Bought a Quiet Pipes Hammer Arrestor and attached to my sprinkler timer as shown below. I don't think it solved my pressure pipe banging problem like I hoped it would.

Now i'm told I need some sort of hose to add between the arrestor and the timer? I'm recommended a 4 foot RV hose.

I am going to home depot today to grab a hose but just want to make sure this is a good idea. Connect my arrestor to my main faucet. Then the new 4 foot hose ("for a bit more give") to the sprinkler timer and it should solve the problem.

I'm struggling to find something online about doing this so i'm here looking for expert help!


----------



## g-man (Jun 15, 2017)

Water hammer is caused by water at speed being stopped. No different than slamming the brakes in your car at 80mph, your body wants to continue to travel forward. You need to reduce the speed of water via reducing the pressure or increasing the pipe diameter. The arrestor helps a bit, but not much. It is a spring trying to absorb the energy.


----------



## dicko1 (Oct 25, 2019)

I think I would skip the hose and buy a bigger hammer arrester. The specs for that one are 3/4" x 3/4". I'm assuming this means there's only 3/4" of expansion capacity in it. Thats not very much.


----------



## ionicatoms (Mar 8, 2020)

How would adding even more hose help?

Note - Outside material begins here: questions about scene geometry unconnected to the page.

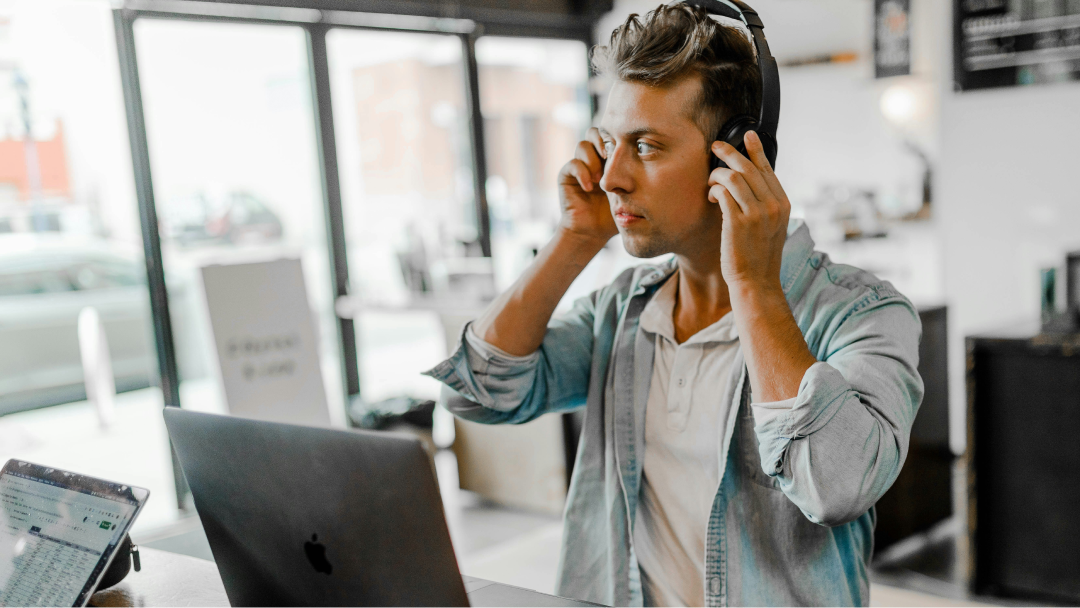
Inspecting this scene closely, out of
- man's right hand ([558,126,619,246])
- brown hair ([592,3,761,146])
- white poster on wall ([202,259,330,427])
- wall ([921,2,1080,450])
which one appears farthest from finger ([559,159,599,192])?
wall ([921,2,1080,450])

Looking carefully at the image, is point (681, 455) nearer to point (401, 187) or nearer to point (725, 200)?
point (725, 200)

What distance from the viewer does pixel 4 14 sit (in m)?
3.58

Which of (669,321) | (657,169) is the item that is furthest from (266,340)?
(657,169)

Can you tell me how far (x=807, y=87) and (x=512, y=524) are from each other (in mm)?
3395

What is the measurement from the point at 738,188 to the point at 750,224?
0.16 feet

That seems completely wrong unless the hose is considerably more flexible. When that timer slams shut, all the water upstream is moving toward the timer. Seems a bigger arresting capacity is what you need.


----------



## jamieclayton (11 mo ago)

****o1 said:


> I think I would skip the hose and buy a bigger hammer arrester. The specs for that one are 3/4" x 3/4". I'm assuming this means there's only 3/4" of expansion capacity in it. Thats not very much.


@****o1 I believe the 3/4" is the diameter of the hose thread. I'll try and see if I can find a 3/4" that has bigger capacity?


----------



## dicko1 (Oct 25, 2019)

I assumed it was the diameter and stroke of the chamber. Anyway, it's kinda small.

Temporarily move the valve to the end of the hose and see if it helps.


----------



## Lust4Lawn (Aug 4, 2020)

Get an arrestor that allows you to match the water pressure. These Watts LF150 units work very well. I have them on my washing machine and dishwasher. You can add air to match the pressure of your water to help out so it's best.

https://www.supplyhouse.com/Watts-0121227-1-2-LF150A-Water-Hammer-Arrestor-Lead-Free


----------